Drug manufacturers get patents and a corresponding period of exclusivity. This is worse than patents in some ways because there's no time limit. It's like drug manufacturers could attach a EULA to their pills that makes reverse-engineering a competing product a legally enforceable contract violation even after the relevant patents expire.
I don't buy this. "It's like drug manufacturers could attach a EULA to their pills that makes reverse-engineering a competing product a legally enforceable contract violation _even after_ the relevant patents expire."
You've gone from "Drug manufacturers get patents and a period of exclusivity" to "Patent and exclusivity, and also protection from generics for the brand's life", but patents can be applied for at any time during a drugs development, including before it's ever been synthesized (e.g., theoretical manufacture via computer models) but the exclusivity is only a U.S. FDA marketing feature. Patents on a drug could expire before the exclusivity, so a competing manufacturer could create a secondary brandname drug and sell it overseas during that period.

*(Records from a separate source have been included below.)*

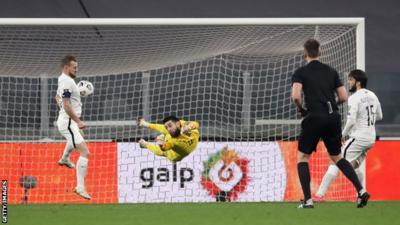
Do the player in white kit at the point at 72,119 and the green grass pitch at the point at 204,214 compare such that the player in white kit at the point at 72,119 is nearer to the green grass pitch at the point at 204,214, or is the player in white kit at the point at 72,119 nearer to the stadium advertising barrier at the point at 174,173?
the green grass pitch at the point at 204,214

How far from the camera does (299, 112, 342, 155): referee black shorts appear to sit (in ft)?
37.8

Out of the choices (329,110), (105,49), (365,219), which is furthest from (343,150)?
(105,49)

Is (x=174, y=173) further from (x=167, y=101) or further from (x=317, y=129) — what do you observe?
(x=317, y=129)

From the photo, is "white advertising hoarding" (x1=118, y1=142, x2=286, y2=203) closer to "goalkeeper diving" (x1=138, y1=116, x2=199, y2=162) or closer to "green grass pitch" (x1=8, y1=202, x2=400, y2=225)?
"goalkeeper diving" (x1=138, y1=116, x2=199, y2=162)

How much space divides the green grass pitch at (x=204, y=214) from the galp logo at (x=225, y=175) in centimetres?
240

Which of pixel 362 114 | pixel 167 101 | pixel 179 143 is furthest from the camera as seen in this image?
pixel 167 101

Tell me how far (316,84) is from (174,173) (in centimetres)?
469

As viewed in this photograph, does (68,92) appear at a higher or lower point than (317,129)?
higher

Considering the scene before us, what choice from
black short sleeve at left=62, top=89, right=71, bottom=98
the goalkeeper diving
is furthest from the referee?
black short sleeve at left=62, top=89, right=71, bottom=98

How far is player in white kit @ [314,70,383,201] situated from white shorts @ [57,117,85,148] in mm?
3019

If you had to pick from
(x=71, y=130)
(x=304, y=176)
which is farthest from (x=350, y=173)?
(x=71, y=130)

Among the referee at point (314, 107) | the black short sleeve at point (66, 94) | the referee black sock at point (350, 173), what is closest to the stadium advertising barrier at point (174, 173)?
the black short sleeve at point (66, 94)

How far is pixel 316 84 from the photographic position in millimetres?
11562

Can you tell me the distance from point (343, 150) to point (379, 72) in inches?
207
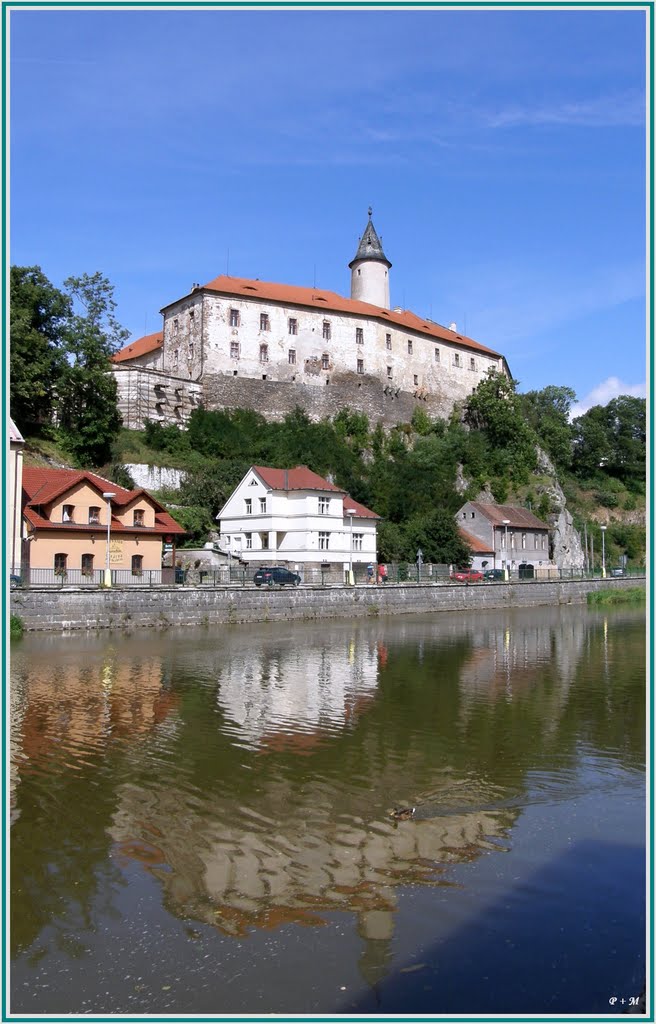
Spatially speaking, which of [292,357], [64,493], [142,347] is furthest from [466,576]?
[142,347]

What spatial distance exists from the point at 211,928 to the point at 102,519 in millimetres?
32759

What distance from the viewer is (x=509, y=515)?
6762 cm

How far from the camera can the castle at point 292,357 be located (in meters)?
66.0

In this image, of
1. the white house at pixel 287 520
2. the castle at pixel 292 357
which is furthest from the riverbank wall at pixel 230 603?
the castle at pixel 292 357

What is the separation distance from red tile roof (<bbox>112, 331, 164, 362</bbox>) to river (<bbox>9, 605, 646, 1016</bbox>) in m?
63.6

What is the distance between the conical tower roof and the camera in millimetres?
88750

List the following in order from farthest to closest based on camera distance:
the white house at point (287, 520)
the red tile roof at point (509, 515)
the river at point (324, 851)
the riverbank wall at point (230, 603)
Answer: the red tile roof at point (509, 515), the white house at point (287, 520), the riverbank wall at point (230, 603), the river at point (324, 851)

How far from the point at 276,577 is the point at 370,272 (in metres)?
55.0

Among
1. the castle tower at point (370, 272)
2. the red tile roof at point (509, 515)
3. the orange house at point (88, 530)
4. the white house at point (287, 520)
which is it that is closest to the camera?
the orange house at point (88, 530)

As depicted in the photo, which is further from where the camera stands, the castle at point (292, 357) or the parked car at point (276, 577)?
the castle at point (292, 357)

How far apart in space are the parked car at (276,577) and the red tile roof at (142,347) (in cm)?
4030

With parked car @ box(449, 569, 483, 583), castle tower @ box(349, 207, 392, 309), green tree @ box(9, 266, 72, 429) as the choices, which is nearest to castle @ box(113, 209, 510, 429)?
castle tower @ box(349, 207, 392, 309)

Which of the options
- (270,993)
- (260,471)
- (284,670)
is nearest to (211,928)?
(270,993)

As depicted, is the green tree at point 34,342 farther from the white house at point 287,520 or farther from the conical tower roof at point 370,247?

I'm really confused as to where this EULA would even fit in, since you've just moved the goalposts with your "even after" clause.
If the FDA had some kind of deterministic human trial of a drug, like some dystopian lab-grown identical human clones, of which drugs were trialled on and some company B was able to obtain a set of these clones from company A that had some kind of defect of which the drug was targeting as a cure or remedy for, and then used those proprietary clone models in order to test their clone drug against, we might have some kind of metaphor worth arguing against, but we don't.